Report Number: 53
Year: 1984

A Comparative Laboratory Study of Sewage Treatment by a Capillary Siphon Trench System Versus a Conventional Leaching Trench System

Laboratory tests were conducted to investigate the performance of the "Niimi Process" or capillary siphon trench, a soil-based wastewater disposal system common in Japan. The system is similar to conventional septic tank leaching field trenches except that the trenches are filled with capillary sand instead of gravel and the lower quarter of the trench is lined with an impermeable membrane. The capillary sand and impermeable membrane are used to induce the unsaturated flow of wastewater through the upper soil profile, or zone of aeration, where maximum biological activity occurs. According to Japanese scientists, this results in improved organics and nutrient removal.

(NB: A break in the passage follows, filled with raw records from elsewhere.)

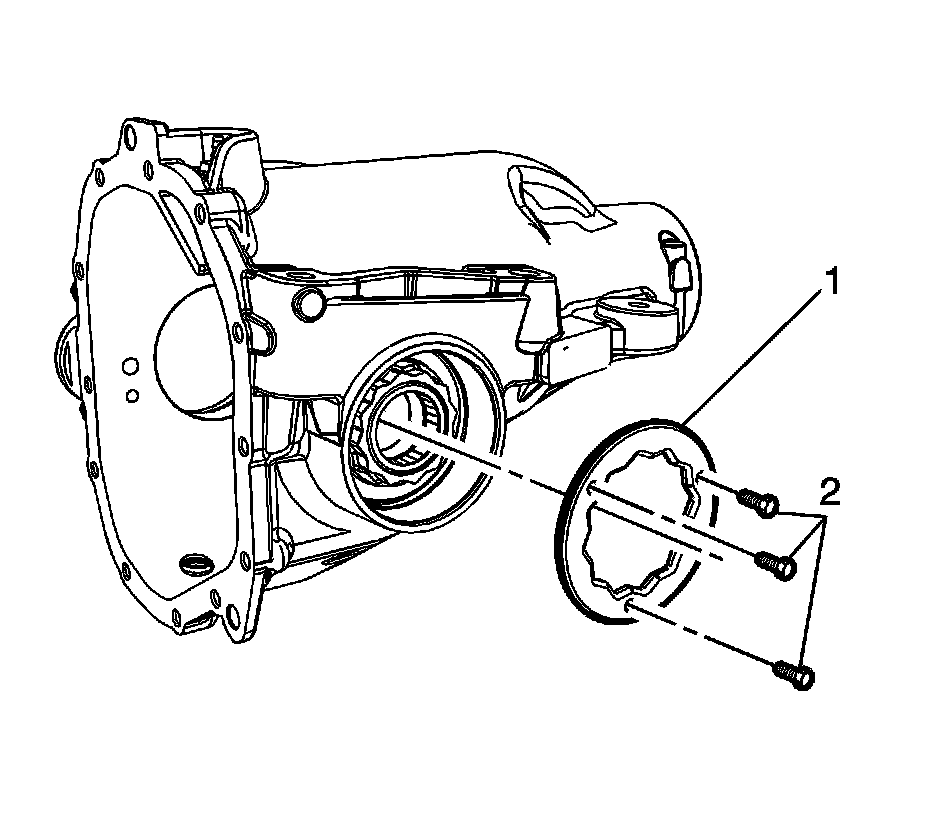 1

2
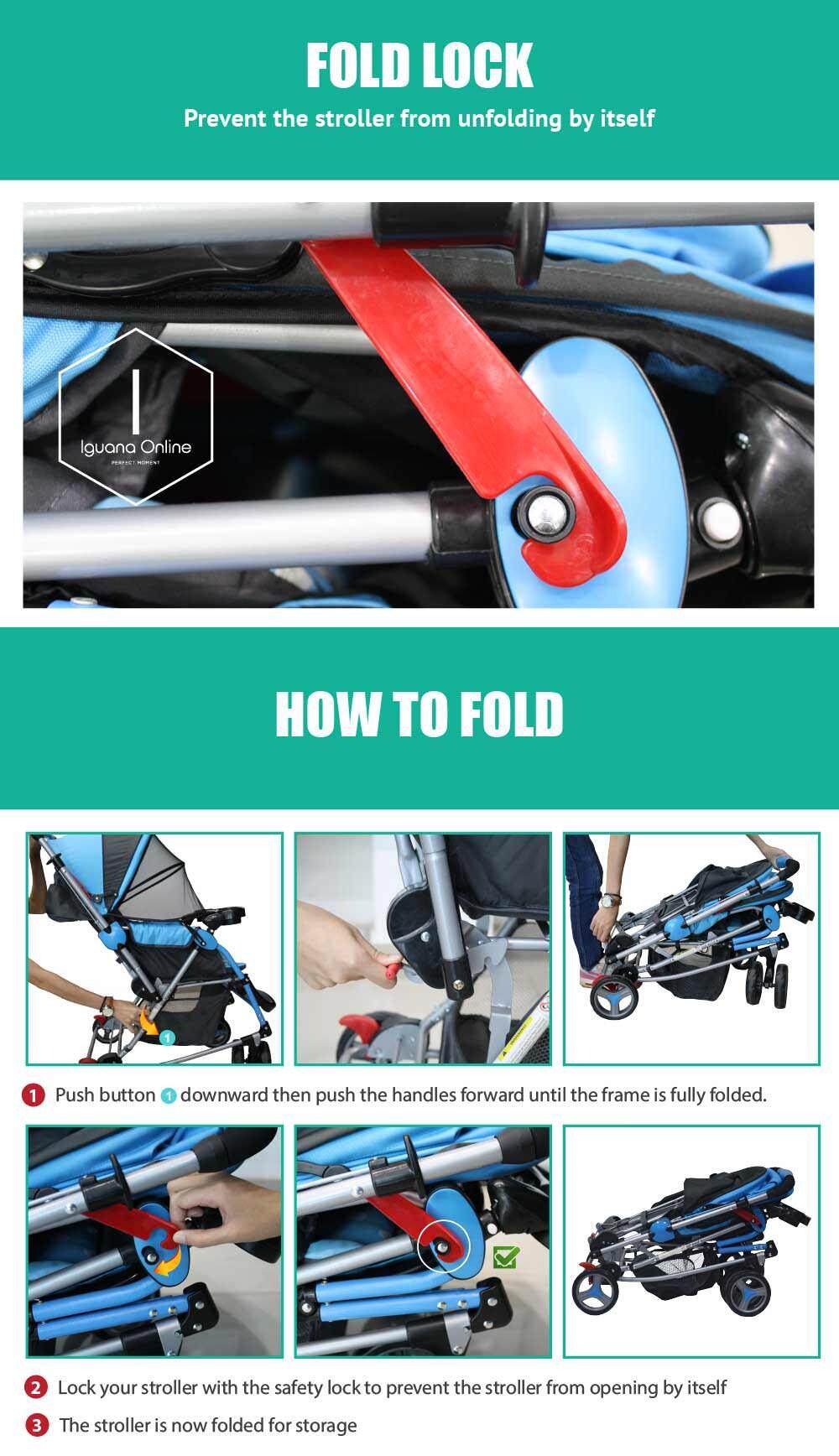 FOLD LOCK

Prevent the stroller from unfolding by itself

Iguana Online
PERFECT MOMENT

HOW TO FOLD

1

1 Push button 1 downward then push the handles forward until the frame is fully folded.

2 Lock your stroller with the safety lock to prevent the stroller from opening by itself

3 The stroller is now folded for storage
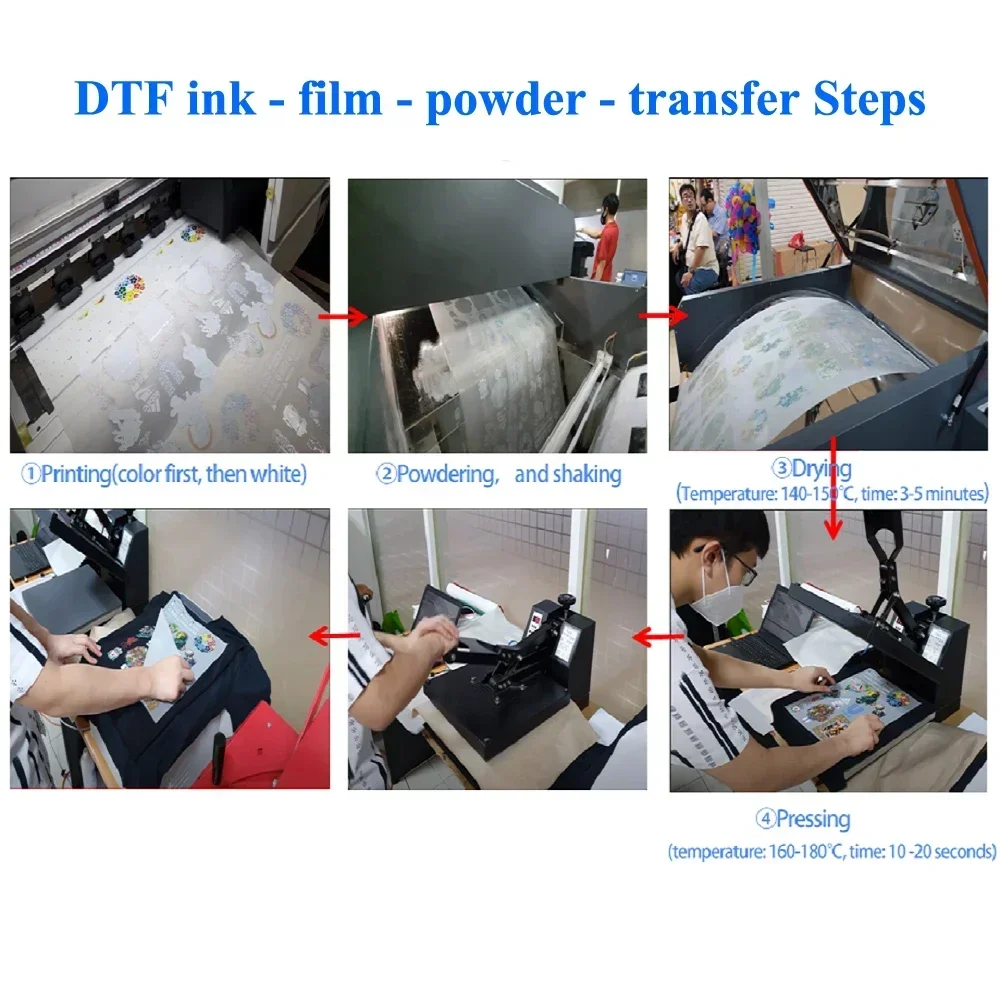 DTF ink - film - powder - transfer Steps

①Printing(color first, then white)

②Powdering, and shaking

③Drying
(Temperature: 140-150°C, time: 3-5 minutes)

④Pressing
(temperature: 160-180°C, time: 10 -20 seconds)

The Niimi Process was evaluated by constructing a laboratory scale Niimi Process trench and a conventional soil absorption trench. Synthetic wastewater characteristic of domestic sewage was then applied to the two trenches in two 14-week experiments. No statistically significant differences were found between the operation of the two systems for the soils and synthetic wastes, except for NO3-N and Total-N removal during the second experiment where the Niimi trench was slightly more effective. Both reactors removed 99 percent of the applied COD, 95 to 00 percent of the applied phosphorous, and 18 to 31 percent of the total nitrogen. The hypothesis that the Niimi trench was superior to the conventional trench was not demonstrated.